[Stored data entries]

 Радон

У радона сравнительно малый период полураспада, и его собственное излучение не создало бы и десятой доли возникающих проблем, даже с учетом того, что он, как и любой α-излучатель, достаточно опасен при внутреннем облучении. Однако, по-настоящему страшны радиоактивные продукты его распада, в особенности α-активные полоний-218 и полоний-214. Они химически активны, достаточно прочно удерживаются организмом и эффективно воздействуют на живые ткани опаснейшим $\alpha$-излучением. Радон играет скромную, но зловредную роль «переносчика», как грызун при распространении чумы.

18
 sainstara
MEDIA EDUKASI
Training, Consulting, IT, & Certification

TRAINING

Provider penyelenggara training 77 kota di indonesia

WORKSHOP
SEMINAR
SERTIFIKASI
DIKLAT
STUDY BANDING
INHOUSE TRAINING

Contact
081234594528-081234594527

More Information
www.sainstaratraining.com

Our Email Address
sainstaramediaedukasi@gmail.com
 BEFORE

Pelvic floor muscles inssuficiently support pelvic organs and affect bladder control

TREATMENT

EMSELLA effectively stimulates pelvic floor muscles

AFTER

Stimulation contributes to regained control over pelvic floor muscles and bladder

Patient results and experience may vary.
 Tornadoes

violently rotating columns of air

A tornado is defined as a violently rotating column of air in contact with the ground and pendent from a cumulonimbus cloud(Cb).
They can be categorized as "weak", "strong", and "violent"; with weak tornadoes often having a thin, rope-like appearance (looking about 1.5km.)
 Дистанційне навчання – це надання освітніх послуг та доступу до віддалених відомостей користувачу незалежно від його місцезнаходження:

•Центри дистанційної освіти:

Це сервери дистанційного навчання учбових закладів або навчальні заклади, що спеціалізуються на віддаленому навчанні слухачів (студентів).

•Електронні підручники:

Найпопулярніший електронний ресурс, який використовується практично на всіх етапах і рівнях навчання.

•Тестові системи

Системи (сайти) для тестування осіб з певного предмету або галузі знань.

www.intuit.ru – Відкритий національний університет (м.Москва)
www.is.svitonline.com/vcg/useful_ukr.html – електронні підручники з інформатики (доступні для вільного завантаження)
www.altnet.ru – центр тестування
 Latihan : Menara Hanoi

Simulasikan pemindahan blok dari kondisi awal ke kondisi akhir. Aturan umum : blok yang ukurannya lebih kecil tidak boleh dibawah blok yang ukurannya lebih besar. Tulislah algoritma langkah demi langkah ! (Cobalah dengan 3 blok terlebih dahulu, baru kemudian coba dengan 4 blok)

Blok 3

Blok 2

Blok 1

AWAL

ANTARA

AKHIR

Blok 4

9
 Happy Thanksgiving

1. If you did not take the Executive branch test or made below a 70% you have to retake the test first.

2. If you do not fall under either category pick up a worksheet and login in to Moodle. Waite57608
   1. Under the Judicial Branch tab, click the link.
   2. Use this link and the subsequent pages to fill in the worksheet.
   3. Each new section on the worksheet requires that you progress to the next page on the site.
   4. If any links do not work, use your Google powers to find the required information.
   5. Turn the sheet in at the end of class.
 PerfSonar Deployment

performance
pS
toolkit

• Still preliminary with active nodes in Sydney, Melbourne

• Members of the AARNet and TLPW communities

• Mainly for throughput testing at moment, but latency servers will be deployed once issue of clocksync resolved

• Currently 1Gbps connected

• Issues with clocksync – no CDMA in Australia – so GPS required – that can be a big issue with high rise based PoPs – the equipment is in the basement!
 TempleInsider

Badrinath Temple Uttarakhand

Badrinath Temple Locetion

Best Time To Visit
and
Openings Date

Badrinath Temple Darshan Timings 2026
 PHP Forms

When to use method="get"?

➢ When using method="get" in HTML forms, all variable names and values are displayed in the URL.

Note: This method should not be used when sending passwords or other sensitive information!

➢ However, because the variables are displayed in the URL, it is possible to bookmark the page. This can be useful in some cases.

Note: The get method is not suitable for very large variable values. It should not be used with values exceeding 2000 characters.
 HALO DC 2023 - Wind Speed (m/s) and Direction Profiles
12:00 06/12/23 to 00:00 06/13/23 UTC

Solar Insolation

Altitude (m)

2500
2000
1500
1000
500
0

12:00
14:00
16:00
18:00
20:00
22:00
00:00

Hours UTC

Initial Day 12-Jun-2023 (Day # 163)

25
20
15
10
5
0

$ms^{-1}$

*Task prompt*. So that nothing is lost, write out each record exactly as it appears above.

*Answer to this problem*.
 Радон

У радона сравнительно малый период полураспада, и его собственное излучение не создало бы и десятой доли возникающих проблем, даже с учетом того, что он, как и любой α-излучатель, достаточно опасен при внутреннем облучении. Однако, по-настоящему страшны радиоактивные продукты его распада, в особенности α-активные полоний-218 и полоний-214. Они химически активны, достаточно прочно удерживаются организмом и эффективно воздействуют на живые ткани опаснейшим $\alpha$-излучением. Радон играет скромную, но зловредную роль «переносчика», как грызун при распространении чумы.

18
 sainstara
MEDIA EDUKASI
Training, Consulting, IT, & Certification

TRAINING

Provider penyelenggara training 77 kota di indonesia

WORKSHOP
SEMINAR
SERTIFIKASI
DIKLAT
STUDY BANDING
INHOUSE TRAINING

Contact
081234594528-081234594527

More Information
www.sainstaratraining.com

Our Email Address
sainstaramediaedukasi@gmail.com
 BEFORE

Pelvic floor muscles inssuficiently support pelvic organs and affect bladder control

TREATMENT

EMSELLA effectively stimulates pelvic floor muscles

AFTER

Stimulation contributes to regained control over pelvic floor muscles and bladder

Patient results and experience may vary.
 Tornadoes

violently rotating columns of air

A tornado is defined as a violently rotating column of air in contact with the ground and pendent from a cumulonimbus cloud(Cb).
They can be categorized as "weak", "strong", and "violent"; with weak tornadoes often having a thin, rope-like appearance (looking about 1.5km.)
 Дистанційне навчання – це надання освітніх послуг та доступу до віддалених відомостей користувачу незалежно від його місцезнаходження:

•Центри дистанційної освіти:

Це сервери дистанційного навчання учбових закладів або навчальні заклади, що спеціалізуються на віддаленому навчанні слухачів (студентів).

•Електронні підручники:

Найпопулярніший електронний ресурс, який використовується практично на всіх етапах і рівнях навчання.

•Тестові системи

Системи (сайти) для тестування осіб з певного предмету або галузі знань.

www.intuit.ru – Відкритий національний університет (м.Москва)
www.is.svitonline.com/vcg/useful_ukr.html – електронні підручники з інформатики (доступні для вільного завантаження)
www.altnet.ru – центр тестування
 Latihan : Menara Hanoi

Simulasikan pemindahan blok dari kondisi awal ke kondisi akhir. Aturan umum : blok yang ukurannya lebih kecil tidak boleh dibawah blok yang ukurannya lebih besar. Tulislah algoritma langkah demi langkah ! (Cobalah dengan 3 blok terlebih dahulu, baru kemudian coba dengan 4 blok)

Blok 3

Blok 2

Blok 1

AWAL

ANTARA

AKHIR

Blok 4

9
 Happy Thanksgiving

1. If you did not take the Executive branch test or made below a 70% you have to retake the test first.

2. If you do not fall under either category pick up a worksheet and login in to Moodle. Waite57608
   1. Under the Judicial Branch tab, click the link.
   2. Use this link and the subsequent pages to fill in the worksheet.
   3. Each new section on the worksheet requires that you progress to the next page on the site.
   4. If any links do not work, use your Google powers to find the required information.
   5. Turn the sheet in at the end of class.
 PerfSonar Deployment

performance
pS
toolkit

• Still preliminary with active nodes in Sydney, Melbourne

• Members of the AARNet and TLPW communities

• Mainly for throughput testing at moment, but latency servers will be deployed once issue of clocksync resolved

• Currently 1Gbps connected

• Issues with clocksync – no CDMA in Australia – so GPS required – that can be a big issue with high rise based PoPs – the equipment is in the basement!
 TempleInsider

Badrinath Temple Uttarakhand

Badrinath Temple Locetion

Best Time To Visit
and
Openings Date

Badrinath Temple Darshan Timings 2026
 PHP Forms

When to use method="get"?

➢ When using method="get" in HTML forms, all variable names and values are displayed in the URL.

Note: This method should not be used when sending passwords or other sensitive information!

➢ However, because the variables are displayed in the URL, it is possible to bookmark the page. This can be useful in some cases.

Note: The get method is not suitable for very large variable values. It should not be used with values exceeding 2000 characters.
 HALO DC 2023 - Wind Speed (m/s) and Direction Profiles
12:00 06/12/23 to 00:00 06/13/23 UTC

Solar Insolation

Altitude (m)

2500
2000
1500
1000
500
0

12:00
14:00
16:00
18:00
20:00
22:00
00:00

Hours UTC

Initial Day 12-Jun-2023 (Day # 163)

25
20
15
10
5
0

$ms^{-1}$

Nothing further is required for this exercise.